# Texto de lectura
06 febrero, 2015

¿Razones para la solidaridad?




   Vamos a ponernos un poco filosóficos hoy, pesaditos tal vez. Me viene esta apresurada reflexión al leer un artículo de Jules Coleman de 1995, “The Practice of Corrective Justice”. Dice Coleman que con un tipo de moral política liberal como la que él defiende, el centro se coloca en el modo en que las acciones afectan al bienestar individual, y que de ahí provienen las razones para actuar. Si nos quedamos solamente con eso, las razones para la acción serían razones siempre egoístas: mis razones para mi acción (o para valorar las acciones de los demás) dependen de cómo valoro que afectan a mi bienestar, dando a “bienestar” toda la amplitud de sentido que se quiera. Pero de inmediato añade Coleman que el modo en que las acciones afecten negativamente al bienestar de otros también me da a mí razones para mi acción, como, por ejemplo, para ayudar a los otros.

   Me parece que en esa tesis se puede encontrar el tipo de tensión o dilema más fuerte que afecta a una moral política de tipo liberal y, por tanto, individualista, pues hay un salto entre el autointerés y el interés por lo que les ocurre a los demás y en lo que a los demás les afecta. O bien la moral política fundamenta que del interés del otro depende también mi propio interés, del bienestar ajeno el bienestar mío, o bien en ese planteamiento que se denomina-liberal individualista hay un salto no fundamentado, una incoherencia en el planteamiento.

   Expuesto de otra manera, por qué debe un individuo obrar en ayuda de otro si eso le va a restar a él algún bien o algún grado de bienestar. Creo que las justificaciones de la generosidad o de la solidaridad, del hacer por otros incluso en detrimento propio, pueden ser de diverso tipo, pero en todas hallaremos una contradicción o, al menos, una tensión con el individualismo liberal. Veamos cuáles pueden ser esas justificaciones.

# Enunciado A
En el texto sobre la solidaridad, ¿qué artículo de Jules Coleman origina la reflexión del autor y de qué año es?
# Enunciado B
Por favor, reproduce del texto sobre la solidaridad todo el fragmento que va desde "Me parece que" hasta "en el planteamiento.".
# Enunciado C
Enumera, en orden de aparición, todos los verbos conjugados en primera persona del plural que figuran en el texto sobre la solidaridad.

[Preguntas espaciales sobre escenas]
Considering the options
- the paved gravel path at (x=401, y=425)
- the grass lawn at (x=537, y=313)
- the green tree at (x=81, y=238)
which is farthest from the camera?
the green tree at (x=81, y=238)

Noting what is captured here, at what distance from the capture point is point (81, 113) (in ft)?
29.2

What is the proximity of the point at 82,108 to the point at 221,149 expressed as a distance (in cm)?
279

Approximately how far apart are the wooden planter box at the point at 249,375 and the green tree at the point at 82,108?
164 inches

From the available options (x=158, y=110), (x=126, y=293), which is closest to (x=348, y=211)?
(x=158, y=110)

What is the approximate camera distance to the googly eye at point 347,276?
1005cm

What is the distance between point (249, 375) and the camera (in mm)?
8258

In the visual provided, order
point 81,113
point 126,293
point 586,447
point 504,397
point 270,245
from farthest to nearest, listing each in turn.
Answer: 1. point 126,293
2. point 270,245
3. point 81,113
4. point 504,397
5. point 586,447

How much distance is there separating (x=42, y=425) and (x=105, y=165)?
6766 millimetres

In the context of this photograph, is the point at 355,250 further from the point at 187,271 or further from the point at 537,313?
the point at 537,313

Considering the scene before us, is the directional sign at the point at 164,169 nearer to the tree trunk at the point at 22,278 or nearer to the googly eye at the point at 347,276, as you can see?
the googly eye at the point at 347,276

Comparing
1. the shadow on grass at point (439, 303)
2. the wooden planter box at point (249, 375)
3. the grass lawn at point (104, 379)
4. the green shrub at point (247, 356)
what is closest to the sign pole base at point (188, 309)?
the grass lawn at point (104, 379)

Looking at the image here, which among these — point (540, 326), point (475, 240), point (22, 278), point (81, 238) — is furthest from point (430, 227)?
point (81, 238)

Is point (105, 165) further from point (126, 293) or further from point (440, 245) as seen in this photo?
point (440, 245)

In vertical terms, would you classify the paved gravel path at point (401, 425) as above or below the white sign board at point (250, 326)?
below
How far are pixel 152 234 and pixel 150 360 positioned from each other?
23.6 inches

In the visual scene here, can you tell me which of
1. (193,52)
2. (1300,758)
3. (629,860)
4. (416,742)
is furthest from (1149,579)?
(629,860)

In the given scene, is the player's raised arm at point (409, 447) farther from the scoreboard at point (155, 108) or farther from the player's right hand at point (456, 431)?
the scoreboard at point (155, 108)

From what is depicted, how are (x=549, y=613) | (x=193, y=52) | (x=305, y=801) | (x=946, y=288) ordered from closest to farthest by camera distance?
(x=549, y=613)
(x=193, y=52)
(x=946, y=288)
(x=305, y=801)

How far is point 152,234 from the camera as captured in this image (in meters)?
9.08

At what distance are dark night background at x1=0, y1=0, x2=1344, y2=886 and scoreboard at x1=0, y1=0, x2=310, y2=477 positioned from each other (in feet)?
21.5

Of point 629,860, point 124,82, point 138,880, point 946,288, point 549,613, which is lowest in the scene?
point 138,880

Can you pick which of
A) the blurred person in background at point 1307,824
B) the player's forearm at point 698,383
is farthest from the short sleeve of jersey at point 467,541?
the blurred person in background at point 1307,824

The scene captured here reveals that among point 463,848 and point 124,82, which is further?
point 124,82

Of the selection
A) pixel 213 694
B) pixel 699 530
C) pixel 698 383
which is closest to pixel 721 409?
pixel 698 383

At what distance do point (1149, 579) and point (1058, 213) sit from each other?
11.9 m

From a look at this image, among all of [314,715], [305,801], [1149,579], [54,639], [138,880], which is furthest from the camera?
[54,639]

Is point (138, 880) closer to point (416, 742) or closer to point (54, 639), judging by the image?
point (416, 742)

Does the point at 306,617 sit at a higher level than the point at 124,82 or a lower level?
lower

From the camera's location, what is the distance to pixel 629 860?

# Solución A
“The Practice of Corrective Justice”, de 1995.

# Solución B
Me parece que en esa tesis se puede encontrar el tipo de tensión o dilema más fuerte que afecta a una moral política de tipo liberal y, por tanto, individualista, pues hay un salto entre el autointerés y el interés por lo que les ocurre a los demás y en lo que a los demás les afecta. O bien la moral política fundamenta que del interés del otro depende también mi propio interés, del bienestar ajeno el bienestar mío, o bien en ese planteamiento que se denomina-liberal individualista hay un salto no fundamentado, una incoherencia en el planteamiento.

# Solución C
Vamos, quedamos, hallaremos, Veamos